Last year the banking industry woke up to the reality that nimbler, more innovative technologies and entrepreneurs were looking to replace it. Now that bankers are fully aware of the challenge, 2016 is their chance to act.
The following is a look at what will likely be some of the biggest trends for the intersection of technology and banking this year.
The trends all speak to a rising need for the banking industry, – once considered the largest industry left to be disrupted by technology – to find new ways to approach their business, serve their customers and defend their place against a growing number of fintech companies.

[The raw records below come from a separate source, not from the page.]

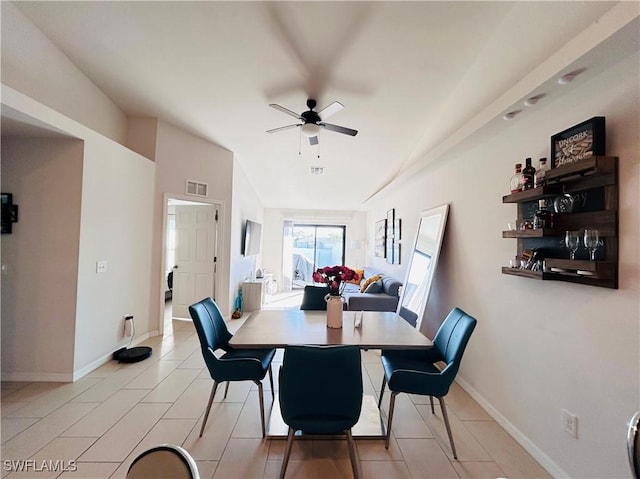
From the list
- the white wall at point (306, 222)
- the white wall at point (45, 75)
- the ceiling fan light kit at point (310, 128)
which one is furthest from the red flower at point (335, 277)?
the white wall at point (306, 222)

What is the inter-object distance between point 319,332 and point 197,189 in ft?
11.5

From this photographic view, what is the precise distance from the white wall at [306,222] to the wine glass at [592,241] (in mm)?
7289

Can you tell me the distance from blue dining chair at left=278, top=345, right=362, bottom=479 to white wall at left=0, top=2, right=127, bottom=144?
140 inches

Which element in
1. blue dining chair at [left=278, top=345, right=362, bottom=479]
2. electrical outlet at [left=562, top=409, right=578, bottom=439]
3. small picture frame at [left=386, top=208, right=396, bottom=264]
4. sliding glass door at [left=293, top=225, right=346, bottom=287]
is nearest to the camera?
blue dining chair at [left=278, top=345, right=362, bottom=479]

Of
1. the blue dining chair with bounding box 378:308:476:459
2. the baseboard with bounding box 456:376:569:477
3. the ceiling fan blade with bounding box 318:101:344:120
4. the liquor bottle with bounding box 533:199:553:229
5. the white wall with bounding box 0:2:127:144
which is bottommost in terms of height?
the baseboard with bounding box 456:376:569:477

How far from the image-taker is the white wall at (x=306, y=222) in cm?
877

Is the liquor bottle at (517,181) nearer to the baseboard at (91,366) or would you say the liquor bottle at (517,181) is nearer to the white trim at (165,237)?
the white trim at (165,237)

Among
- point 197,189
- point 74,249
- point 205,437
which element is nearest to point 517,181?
point 205,437

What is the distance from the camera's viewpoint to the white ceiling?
2.07m

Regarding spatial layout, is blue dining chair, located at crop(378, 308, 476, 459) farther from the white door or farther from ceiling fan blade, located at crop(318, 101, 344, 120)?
the white door

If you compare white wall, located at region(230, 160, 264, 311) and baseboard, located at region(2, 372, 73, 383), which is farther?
white wall, located at region(230, 160, 264, 311)

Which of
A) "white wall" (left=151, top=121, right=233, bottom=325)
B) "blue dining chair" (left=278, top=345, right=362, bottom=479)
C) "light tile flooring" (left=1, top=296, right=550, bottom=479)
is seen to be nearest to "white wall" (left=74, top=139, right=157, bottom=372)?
"white wall" (left=151, top=121, right=233, bottom=325)

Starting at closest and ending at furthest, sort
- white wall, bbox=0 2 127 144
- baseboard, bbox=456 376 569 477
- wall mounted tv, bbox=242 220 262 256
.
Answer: baseboard, bbox=456 376 569 477
white wall, bbox=0 2 127 144
wall mounted tv, bbox=242 220 262 256

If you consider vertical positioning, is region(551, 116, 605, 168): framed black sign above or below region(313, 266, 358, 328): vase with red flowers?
above
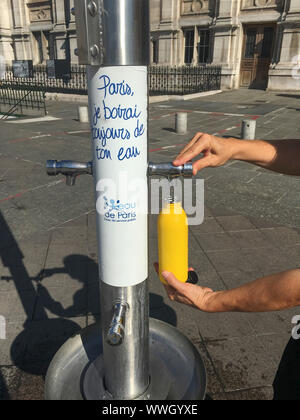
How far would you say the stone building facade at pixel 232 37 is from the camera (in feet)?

Jamie Dimon, the chief executive of JPMorgan Chase, warned in his annual shareholder letter in 2015 that "Silicon Valley is coming" for banking's bread and butter. It was a pivotal moment, because banking has long had a reputation of being a fortress – sure, plenty may try to attack it, but can they really cross the moat of regulation, longstanding customer relationships and capital requirements?
Bankers' concerns about defending their position will likely only grow as fintech's reach widens and its pockets deepen; some $10.49 billion was invested in venture-capital-backed fintech companies in the first three quarters of 2015, according to CB Insights.
"We saw a dramatic rise in the concern about fintech in the C-suite. We heard for so long that there were huge barriers to entry, so bankers were not overly worried about new entrants," said Dean Nicolacakis, co-leader of PwC's fintech practice.
Much of that concern is driven by the ease in which new products and services can be built. "The fundamental barriers are largely gone. Before, you had to spend millions to build tech; now you can get it in the cloud and pay for it with a credit card."
Of course, banks still have some fundamental advantages – such as their incumbency and their size. Fintech startups often set out to change the industry and realize the difficulty of building scale is much tougher than they realized. Banks shouldn't expect that to always be the case, says Gianni Giacomelli, chief marketing officer and senior vice president of product innovation for Genpact.
Banks may have the data and the scale now, but as people grow more comfortable with using nonbanks for their financial needs, that edge could diminish.
Nicolacakis said it has already begun to happen – people are content with using alternatives, like peer-to-peer lenders. Meanwhile, many of those companies have gone more mainstream with TV commercials and other more traditional forms of advertising.
To defend their turf, banks are investing in building technology themselves, they are looking for startups to acquire and they are looking for partnerships.
On a more fundamental level, banks also need to consider why they are losing ground to fintech companies. David Klein, the chief executive of marketplace lender CommonBond, said recently at a panel about 2016 trends that fintech companies are succeeding because they put the customer at the center of the proposition, while banks do not.
Meanwhile, customers' expectations, specifically their expectations of their digital interactions, are growing at a rapid pace.
Banks could improve their loyalty programs as a way to fend off the competition – in other words, they have to come up with a better reason to stay with the bank than all the reasons they've typically relied on, said Ghela Boskovich, director of global business development for the banking software company Zafin.
"If customers are willing to have fractured services from a number of nontraditional service providers, banks will have to pay more attention to rebundling offerings and providing incentives to customers," she said. "What Brad Leimer articulated about the great rebundling of bank services bears repeating: customer centricity means surprising and delighting customers, and rewarding them for their loyalty," Boskovich said, referring to an American Banker op-ed article last year by Leimer, the innovation chief at Santander.
Last year was, without a doubt, a breakthrough year for blockchain, the technology that allows fast settlement and transparent record-keeping. Nearly all of the largest banks announced that they were exploring the technology by teaming up with technologists, like the consortium that is backing R3 CEV, and by looking at it internally in their innovation labs.
One of the blockchain's greatest opportunities is in revolutionizing payments.
Blockchain offers "an altogether simpler, faster and more efficient process, in which payment and settlement happen simultaneously within a closed system that is highly transparent to both sender and receiver," according to a recent study by Deloitte and the World Economic Forum.
The momentum is only expected to build around blockchains, but the big question is when use cases and proofs of concept will translate to real products. To Haskell Garfinkel, a partner at PwC who co-leads its fintech practice, that moment is coming soon.
Blockchain "is a bit like California in the Gold Rush," Garfinkel said. "There is definitely gold out there, it is just a matter of waiting for someone to hit the mother lode."